Attualmente alcune sue opere faranno parte della mostra Totem che si terrà al Palazzo Samone di Cuneo dal 3 ottobre al 1 novembre, insieme ad opere di Enzo Bersezio, Carlo Doria, Elio Garis, Danila Ghigliano, Jins (Paolo Gillone), Valerio Righini e Walter Visentin.

I nuovi oggetti di culto della contemporaneità, dolore, orrore, perversione, ansia… ma anche fiducia, speranza, fratellanza, attraverso l’opera di otto artisti e le loro rappresentazioni totemiche. 

Accanto a queste, alcune sculture per ricordare Caudio Salvagno gentile poeta e artista scomparso prematuramente quest’anno.

Perché l’alchimista, lo stregone e “l’allenatore di anime”? Da cosa nasce il suo bisogno di ricercare alternative alla realtà?

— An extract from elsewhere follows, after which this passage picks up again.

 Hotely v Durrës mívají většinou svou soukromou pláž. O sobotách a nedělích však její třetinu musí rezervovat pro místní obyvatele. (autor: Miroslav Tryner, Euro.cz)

“Nasco con un tipo di formazione da scenografo ed in fondo scenografo lo sono sempre, non avrei potuto realizzare le mie opere se non fossi partito da quel tipo di formazione che rimane in me e mi completa. Le mie prime sculture di grandi dimensioni erano opere che si montavano, si smontavano, si assemblavano per creare in fondo non solo l’opera in sé ma una scena, una forma che completava il contorno in cui si collocava. Ma la ricerca, la formazione, la curiosità e l’immaginario mi hanno sempre spinto oltre ciò che si vede, ed allora ho sperimentato una forma di arte che necessariamente richiamava l’alchimia, la “stregoneria” intesa simbolicamente e con l’insegnamento mi sono sentito come un “allenatore” non solo da un punto di vista fisico, con il coinvolgimento soprattutto delle mani, ma di anime, elemento fondamentale ed imprescindibile per qualsiasi forma di vita e non solo di arte.

L’alternativa alla realtà attraverso il paradosso dell’associazione, l’alternativa alla realtà come punto di partenza per dimostrare che tutti abbiamo una creatività da sperimentare per creare qualcosa che possa rendere la vita migliore, più semplice, un aiuto, un “piacere”, una invenzione trasparente e disinvolta frutto di consapevolezza che l’uomo potrà poi “sfruttare” come meglio crede. Un’alternativa alla realtà che deve passare dalle mani, per instaurare un differente rapporto con lo spazio. Il lavoro manuale ha effetti miracolosi, impiega l’energia, la espande, la trasmette, le mani come “arto pensante”. Io voglio farmi capire, non ho interesse a fare l’ermetico, il misterioso, non ho mai conosciuto nessuna forma di chiusura, l’energia è di tutti e per tutti, al di là di competizioni o gelosie. Ho insegnato per sette anni ed il lavoro con i ragazzi mi ha dato conferma di tutte le mie intuizioni in questo senso.